RIP J.D. Salinger

J.D. Salinger—author of The Catcher In The Rye, Franny And Zooey, and several other highly regarded short stories and novellas—has died at the age of 91, NPR is reporting. Salinger's writing career dates back to the early-'40s, when The New Yorker accepted a short story called "Slight Rebellion Off Madison" featuring a teenage character named Holden Caulfield. It was unpublished until 1946, during which time Salinger served in WWII, participating in both D-Day and the Battle Of The Bulge, working counter-intelligence, helping liberate a concentration camp, and spending time and spending time in a hospital due to combat stress.

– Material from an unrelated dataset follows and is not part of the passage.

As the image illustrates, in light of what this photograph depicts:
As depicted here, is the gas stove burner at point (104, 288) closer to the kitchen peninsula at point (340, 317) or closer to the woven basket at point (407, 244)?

His literary career resumed upon his return with the 1948 publication of "A Perfect Day For Bananafish," which prompted The New Yorker to lock him into a right-of-first-refusal contract. It was also the first of an eventual seven stories to feature the talented, troubled Glass family. Returning to Holden Caufield, The Catcher In The Rye followed in 1951, a slow-burning success whose portrayal of one disaffected teen's rebellious journey into disillusionment has been embraced by young readers of every subsequent generation.

Its publication also roughly coincided with Salinger's slow withdrawal from the world. Most subsequent accounts are a matter of secondhand news and conjecture. Salinger is known to have moved to a remote corner of Cornish, New Hampshire and cycled through beliefs from Zen Buddhism to Reichianism to Scientology to Christian Science. He also continued to write short stories and novellas, but his output ends in 1965 with "Hapsworth 16, 1924," a novella-length Glass story published in The New Yorker and never reprinted in any other from.

There were marriages, affairs, and children, some of which yielded books of their own. There were also rumors of continued writing activity that have remained only rumors. At the center was a man who fiercely guarded his privacy and, in this space and in this time at least, should probably be afforded it. Whatever became of Salinger the man who removed himself as much as possible from the world, Salinger the writer remained, and will always, with us.